# Realistic Salary



## pot-holer (Apr 30, 2008)

Hi, Ive just been offerred a job as a HR Manager in Dubai, the company is based at Mankhool Road, Dubai, United Arab Emirates.

My two questions are:

1) Is it possible to live on AED 19,500 per month- would this be a struggle, is this an average salary, there's just me going so far (unless I can pursuade my boyfriend)

2) Is it really going to take me 2 hours to get to work and 2 hours to get back to home- where ever that will be- probably the cheapest opion i can get?

Any thoughts much appreciated
thanks


----------



## McBook (Apr 7, 2008)

Hey!

In my opinion, there's a bit of scaremongering on this forum about the cost of living in Dubai. Yes, accomodation is expensive but it is possible to survive relatively cheaply. If you're gonna rent a whole flat yourself, you're looking at 90,000AED for a 1-bed in Bur Dubai. If you want to live in a fancy-pants part of town like Jumeirah or new new Downtown area, it'll be more like 130,000 for a nice 1-bed.

To put it things in perspective, my girlfriend has been surviving in Dubai (quite nicely) for 5 months now. Granted, she hasn't saved much but her salary is only 10,000AED per month. She shares a flat in Bur Dubai.

********

▸ **Objective**
Can you transcribe the whole forum thread on living on a Dubai salary, word for word? The material after this plays no part in it.

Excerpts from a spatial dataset

********

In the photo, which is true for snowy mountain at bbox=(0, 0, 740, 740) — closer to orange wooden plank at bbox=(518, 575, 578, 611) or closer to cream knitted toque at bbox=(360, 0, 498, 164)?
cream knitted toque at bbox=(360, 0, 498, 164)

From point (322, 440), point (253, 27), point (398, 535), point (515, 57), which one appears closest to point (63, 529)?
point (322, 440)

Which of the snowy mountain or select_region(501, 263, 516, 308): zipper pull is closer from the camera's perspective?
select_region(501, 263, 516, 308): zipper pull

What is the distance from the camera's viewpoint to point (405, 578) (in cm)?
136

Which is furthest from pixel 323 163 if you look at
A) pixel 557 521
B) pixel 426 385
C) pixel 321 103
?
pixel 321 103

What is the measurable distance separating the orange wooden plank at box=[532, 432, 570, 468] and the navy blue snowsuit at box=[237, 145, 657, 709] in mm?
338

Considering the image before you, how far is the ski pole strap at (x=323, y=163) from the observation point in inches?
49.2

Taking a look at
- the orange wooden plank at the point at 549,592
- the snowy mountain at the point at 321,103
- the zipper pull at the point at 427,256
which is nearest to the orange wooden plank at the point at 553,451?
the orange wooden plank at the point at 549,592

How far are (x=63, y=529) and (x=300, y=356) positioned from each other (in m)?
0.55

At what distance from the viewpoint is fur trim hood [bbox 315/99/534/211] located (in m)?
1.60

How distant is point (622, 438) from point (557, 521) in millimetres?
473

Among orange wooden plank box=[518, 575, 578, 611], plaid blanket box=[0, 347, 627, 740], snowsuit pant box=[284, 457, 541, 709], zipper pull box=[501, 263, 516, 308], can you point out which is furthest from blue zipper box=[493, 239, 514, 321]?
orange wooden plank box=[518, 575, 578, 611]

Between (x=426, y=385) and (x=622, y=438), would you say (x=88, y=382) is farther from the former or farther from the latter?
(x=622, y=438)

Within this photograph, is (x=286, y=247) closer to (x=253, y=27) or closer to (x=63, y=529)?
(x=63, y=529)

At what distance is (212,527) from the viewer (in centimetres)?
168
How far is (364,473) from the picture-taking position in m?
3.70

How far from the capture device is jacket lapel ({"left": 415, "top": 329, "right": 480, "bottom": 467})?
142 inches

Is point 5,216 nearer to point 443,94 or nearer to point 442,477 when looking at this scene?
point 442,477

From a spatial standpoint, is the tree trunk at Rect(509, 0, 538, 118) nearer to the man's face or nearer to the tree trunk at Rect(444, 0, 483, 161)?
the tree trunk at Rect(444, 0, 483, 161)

********

▸ **Answer in full**
# Realistic Salary



## pot-holer (Apr 30, 2008)

Hi, Ive just been offerred a job as a HR Manager in Dubai, the company is based at Mankhool Road, Dubai, United Arab Emirates.

My two questions are:

1) Is it possible to live on AED 19,500 per month- would this be a struggle, is this an average salary, there's just me going so far (unless I can pursuade my boyfriend)

2) Is it really going to take me 2 hours to get to work and 2 hours to get back to home- where ever that will be- probably the cheapest opion i can get?

Any thoughts much appreciated
thanks


----------



## McBook (Apr 7, 2008)

Hey!

In my opinion, there's a bit of scaremongering on this forum about the cost of living in Dubai. Yes, accomodation is expensive but it is possible to survive relatively cheaply. If you're gonna rent a whole flat yourself, you're looking at 90,000AED for a 1-bed in Bur Dubai. If you want to live in a fancy-pants part of town like Jumeirah or new new Downtown area, it'll be more like 130,000 for a nice 1-bed.

To put it things in perspective, my girlfriend has been surviving in Dubai (quite nicely) for 5 months now. Granted, she hasn't saved much but her salary is only 10,000AED per month. She shares a flat in Bur Dubai.